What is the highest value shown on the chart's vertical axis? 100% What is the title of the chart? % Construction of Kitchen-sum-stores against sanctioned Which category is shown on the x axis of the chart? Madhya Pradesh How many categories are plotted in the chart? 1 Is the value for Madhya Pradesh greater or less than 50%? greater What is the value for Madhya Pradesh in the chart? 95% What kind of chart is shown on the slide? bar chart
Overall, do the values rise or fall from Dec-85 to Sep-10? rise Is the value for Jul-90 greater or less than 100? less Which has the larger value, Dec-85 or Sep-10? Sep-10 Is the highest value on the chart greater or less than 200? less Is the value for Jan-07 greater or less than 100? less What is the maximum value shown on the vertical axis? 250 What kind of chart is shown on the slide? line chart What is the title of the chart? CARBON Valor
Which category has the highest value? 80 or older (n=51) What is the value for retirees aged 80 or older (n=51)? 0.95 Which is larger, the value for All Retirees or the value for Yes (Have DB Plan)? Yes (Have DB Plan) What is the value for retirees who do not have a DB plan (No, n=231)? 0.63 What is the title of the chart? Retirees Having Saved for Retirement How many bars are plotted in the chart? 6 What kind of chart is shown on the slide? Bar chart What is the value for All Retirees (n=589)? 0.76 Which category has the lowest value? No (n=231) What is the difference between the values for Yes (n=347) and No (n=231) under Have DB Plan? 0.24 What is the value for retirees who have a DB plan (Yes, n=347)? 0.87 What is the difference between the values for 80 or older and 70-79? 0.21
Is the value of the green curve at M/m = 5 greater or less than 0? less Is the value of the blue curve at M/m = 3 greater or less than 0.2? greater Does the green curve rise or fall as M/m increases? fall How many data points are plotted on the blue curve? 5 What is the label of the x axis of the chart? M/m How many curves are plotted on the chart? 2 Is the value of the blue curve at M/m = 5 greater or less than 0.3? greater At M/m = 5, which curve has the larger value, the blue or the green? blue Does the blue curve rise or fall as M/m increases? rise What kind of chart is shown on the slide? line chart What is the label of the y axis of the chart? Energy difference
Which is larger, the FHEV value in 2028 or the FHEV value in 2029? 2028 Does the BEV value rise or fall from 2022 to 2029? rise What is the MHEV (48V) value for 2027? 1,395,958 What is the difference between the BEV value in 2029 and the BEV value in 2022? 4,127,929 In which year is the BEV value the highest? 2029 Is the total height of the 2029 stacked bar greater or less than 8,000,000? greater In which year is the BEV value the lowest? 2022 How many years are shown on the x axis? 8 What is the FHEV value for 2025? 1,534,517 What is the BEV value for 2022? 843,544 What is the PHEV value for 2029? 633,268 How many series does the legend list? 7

_Directions_
Identify every row that contains the word "Overall" and copy each of those rows in full. Case counts.

_Reply to the exercise_
Overall, do the values rise or fall from Dec-85 to Sep-10? rise Is the value for Jul-90 greater or less than 100? less Which has the larger value, Dec-85 or Sep-10? Sep-10 Is the highest value on the chart greater or less than 200? less Is the value for Jan-07 greater or less than 100? less What is the maximum value shown on the vertical axis? 250 What kind of chart is shown on the slide? line chart What is the title of the chart? CARBON Valor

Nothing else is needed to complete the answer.